|Is prior restraint from the Obama administration just around |
the corner, are intimidation and persecution enough?
The Washington Post has the sad story that the Fourth Amendment and First Amendment's guarantee of freedom of the press are imperiled in the United States, specifically in the case of Stephen Jin-Woo Kim, the U.S. DoJ, and the work of journalist, James Rosen.
The Kim/Rosen revelations follow the AP and seizure of phone records story.
From Mr. Kim's legal defense website, reads the statement from counsel, Abbe D. Lowell:
On August 27, 2010 the Justice Department and U.S. Attorney’s office charged Stephen Kim with illegally disclosing national defense information (classified information) to someone [Fox's James Rosen] in the media. The government has not alleged that Stephen gave away any document, that he was paid to do anything, that he stole the information, or that he acted in secret. It does not allege that Stephen was a spy or that he acted to assist an enemy of the United States. And, it does not allege that Stephen engaged in a pattern of misconduct. Rather, the case against Stephen Kim seems to be based on a prosecutor’s theory that Stephen talked to someone in the media about a topic of current events and – in that one and only conversation – disclosed classified information. It is a 'leak' case. Along with many who have commented, we think an unfounded one.Notes Ann E. Marimow in The Post:
The case also raises new concerns among critics of government secrecy about the possible stifling effect of these investigations on a critical element of press freedom: the exchange of information between reporters and their sources.No one believes the Tea Party much cares about or understands constitutional rights. That's unfortunate.
Because what is happening under President Obama and Eric Holder's DoJ shows the depths to which the United States has fallen, now using the Espionage Act as its crusading, anti-terror tool in the administration's rapacious project against government leakers.
This is a scandal: Obama's war on whistleblowers.
Ask Bradley Manning. Or, as Eli Lake correctly characterizes this: "Obama's war on jounrnalism."
Writes Glenn Greewald in The Guardian:
But what makes this revelation particularly disturbing is that the DOJ, in order to get this search warrant, insisted that not only Kim, but also Rosen - the journalist - committed serious crimes. The DOJ specifically argued that by encouraging his source to disclose classified information - something investigative journalists do every day - Rosen himself broke the law.
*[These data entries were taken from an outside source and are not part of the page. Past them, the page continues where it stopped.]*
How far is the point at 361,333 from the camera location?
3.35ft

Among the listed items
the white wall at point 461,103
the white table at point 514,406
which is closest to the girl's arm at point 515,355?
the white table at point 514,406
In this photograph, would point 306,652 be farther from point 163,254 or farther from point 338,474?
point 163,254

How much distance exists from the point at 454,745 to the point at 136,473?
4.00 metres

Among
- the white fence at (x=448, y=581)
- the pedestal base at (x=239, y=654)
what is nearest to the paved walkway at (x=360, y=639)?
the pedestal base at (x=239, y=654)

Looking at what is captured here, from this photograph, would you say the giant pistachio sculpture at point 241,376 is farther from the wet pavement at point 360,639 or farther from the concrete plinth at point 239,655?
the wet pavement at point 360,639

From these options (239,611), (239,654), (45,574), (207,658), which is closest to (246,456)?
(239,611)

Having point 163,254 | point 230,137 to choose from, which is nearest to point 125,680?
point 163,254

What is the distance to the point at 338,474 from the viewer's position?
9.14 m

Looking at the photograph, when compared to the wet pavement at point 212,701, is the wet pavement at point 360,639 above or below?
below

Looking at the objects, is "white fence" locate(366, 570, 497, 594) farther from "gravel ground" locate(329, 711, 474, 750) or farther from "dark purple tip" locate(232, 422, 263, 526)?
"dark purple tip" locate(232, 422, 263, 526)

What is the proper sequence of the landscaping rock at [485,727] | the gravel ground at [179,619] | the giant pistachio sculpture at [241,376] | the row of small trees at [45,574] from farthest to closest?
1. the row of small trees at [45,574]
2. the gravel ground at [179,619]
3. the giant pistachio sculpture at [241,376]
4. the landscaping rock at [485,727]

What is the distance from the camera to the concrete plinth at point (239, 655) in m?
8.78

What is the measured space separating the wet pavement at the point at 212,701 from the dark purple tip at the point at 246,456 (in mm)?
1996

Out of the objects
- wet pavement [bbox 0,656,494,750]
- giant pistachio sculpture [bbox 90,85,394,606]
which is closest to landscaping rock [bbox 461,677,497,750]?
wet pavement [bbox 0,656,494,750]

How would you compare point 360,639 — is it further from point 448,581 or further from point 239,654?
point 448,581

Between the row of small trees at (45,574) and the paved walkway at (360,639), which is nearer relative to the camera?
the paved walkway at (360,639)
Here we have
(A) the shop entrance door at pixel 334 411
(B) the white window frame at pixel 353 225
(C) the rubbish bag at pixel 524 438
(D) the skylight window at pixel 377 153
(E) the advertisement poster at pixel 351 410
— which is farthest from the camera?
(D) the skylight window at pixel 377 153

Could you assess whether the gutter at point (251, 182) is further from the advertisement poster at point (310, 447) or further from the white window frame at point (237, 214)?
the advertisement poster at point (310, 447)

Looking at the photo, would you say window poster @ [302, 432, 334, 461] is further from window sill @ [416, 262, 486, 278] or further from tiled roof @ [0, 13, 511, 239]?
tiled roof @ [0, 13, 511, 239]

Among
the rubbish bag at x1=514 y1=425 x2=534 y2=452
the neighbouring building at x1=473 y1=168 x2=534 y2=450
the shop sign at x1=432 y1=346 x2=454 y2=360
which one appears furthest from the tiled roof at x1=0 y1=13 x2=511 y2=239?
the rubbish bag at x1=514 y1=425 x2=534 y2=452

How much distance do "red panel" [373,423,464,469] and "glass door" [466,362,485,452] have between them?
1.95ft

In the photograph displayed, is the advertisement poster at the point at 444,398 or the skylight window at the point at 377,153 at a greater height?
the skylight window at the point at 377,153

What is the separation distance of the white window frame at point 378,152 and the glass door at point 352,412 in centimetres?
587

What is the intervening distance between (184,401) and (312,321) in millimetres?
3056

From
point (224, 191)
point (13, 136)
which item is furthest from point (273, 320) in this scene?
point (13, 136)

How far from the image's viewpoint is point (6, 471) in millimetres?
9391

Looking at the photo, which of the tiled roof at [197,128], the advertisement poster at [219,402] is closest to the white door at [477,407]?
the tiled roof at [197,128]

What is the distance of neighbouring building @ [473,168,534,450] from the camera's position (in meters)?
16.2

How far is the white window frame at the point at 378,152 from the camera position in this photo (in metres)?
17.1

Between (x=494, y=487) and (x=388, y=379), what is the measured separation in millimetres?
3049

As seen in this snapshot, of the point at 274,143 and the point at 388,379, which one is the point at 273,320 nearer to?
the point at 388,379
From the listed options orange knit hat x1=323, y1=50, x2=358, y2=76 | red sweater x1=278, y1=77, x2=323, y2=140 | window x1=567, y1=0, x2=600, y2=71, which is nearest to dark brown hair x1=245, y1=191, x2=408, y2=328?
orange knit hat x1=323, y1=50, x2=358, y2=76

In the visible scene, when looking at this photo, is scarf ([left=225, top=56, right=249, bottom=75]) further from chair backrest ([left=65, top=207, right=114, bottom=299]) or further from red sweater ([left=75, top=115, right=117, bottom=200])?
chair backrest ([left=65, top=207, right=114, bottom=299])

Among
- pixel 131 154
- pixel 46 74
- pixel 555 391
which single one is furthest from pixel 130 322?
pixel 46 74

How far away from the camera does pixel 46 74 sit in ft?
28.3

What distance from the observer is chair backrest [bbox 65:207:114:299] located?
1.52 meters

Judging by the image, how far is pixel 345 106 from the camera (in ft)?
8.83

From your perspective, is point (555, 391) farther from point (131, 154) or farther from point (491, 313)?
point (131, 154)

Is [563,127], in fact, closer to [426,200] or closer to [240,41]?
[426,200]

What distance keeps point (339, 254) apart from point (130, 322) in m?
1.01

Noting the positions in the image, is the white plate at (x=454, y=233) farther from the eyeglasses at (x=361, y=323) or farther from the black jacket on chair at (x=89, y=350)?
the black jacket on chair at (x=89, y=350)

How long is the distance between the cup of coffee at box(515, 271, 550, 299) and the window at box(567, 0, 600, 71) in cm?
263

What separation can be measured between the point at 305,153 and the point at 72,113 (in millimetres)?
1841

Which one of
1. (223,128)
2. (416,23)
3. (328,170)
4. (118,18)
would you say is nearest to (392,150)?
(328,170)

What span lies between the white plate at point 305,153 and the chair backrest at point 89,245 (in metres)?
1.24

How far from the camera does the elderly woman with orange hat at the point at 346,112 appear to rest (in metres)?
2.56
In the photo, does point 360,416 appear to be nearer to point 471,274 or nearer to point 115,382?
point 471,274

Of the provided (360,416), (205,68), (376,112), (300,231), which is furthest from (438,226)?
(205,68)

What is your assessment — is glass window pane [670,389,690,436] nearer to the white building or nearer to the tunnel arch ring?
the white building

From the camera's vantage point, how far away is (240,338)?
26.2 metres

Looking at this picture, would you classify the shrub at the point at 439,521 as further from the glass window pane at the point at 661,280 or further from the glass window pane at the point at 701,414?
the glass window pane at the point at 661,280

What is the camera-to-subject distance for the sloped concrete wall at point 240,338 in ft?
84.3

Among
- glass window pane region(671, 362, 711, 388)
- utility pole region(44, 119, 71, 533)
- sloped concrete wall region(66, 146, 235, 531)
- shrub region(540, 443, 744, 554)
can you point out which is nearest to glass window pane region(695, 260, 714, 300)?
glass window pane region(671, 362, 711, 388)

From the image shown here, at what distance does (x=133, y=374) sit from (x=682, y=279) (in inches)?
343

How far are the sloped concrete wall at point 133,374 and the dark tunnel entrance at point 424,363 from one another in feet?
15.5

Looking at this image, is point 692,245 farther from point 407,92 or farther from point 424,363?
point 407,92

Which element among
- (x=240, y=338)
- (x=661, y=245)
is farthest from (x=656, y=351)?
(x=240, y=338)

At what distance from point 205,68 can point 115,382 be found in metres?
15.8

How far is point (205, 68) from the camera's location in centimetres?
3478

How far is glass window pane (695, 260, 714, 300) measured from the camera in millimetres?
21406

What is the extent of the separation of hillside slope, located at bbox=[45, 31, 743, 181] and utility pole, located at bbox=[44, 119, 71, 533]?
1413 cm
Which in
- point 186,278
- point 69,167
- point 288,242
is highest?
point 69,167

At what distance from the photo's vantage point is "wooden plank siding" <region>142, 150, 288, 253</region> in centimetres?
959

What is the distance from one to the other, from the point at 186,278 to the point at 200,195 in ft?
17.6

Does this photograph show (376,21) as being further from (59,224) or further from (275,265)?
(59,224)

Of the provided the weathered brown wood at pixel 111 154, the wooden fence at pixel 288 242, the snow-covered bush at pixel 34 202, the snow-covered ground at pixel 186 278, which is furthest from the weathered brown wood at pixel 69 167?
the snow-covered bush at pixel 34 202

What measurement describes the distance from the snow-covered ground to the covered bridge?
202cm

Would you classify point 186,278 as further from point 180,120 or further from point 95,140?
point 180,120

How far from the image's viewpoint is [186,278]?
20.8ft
Describing an affidavit from FBI agent Reginald Reyes filed by the DOJ, the Post reports [emphasis added]:
"Reyes wrote that there was evidence Rosen had broken the law, 'at the very least, either as an aider, abettor and/or co-conspirator'. That fact distinguishes his case from the probe of the AP, in which the news organization is not the likely target. Using italics for emphasis, Reyes explained how Rosen allegedly used a 'covert communications plan' and quoted from an e-mail exchange between Rosen and Kim that seems to describe a secret system for passing along information. . . . However, it remains an open question whether it's ever illegal, given the First Amendment's protection of press freedom, for a reporter to solicit information. No reporter, including Rosen, has been prosecuted for doing so."Under US law, it is not illegal to publish classified information. That fact, along with the First Amendment's guarantee of press freedoms, is what has prevented the US government from ever prosecuting journalists for reporting on what the US government does in secret. This newfound theory of the Obama DOJ - that a journalist can be guilty of crimes for "soliciting" the disclosure of classified information - is a means for circumventing those safeguards and criminalizing the act of investigative journalism itself. These latest revelations show that this is not just a theory but one put into practice, as the Obama DOJ submitted court documents accusing a journalist of committing crimes by doing this.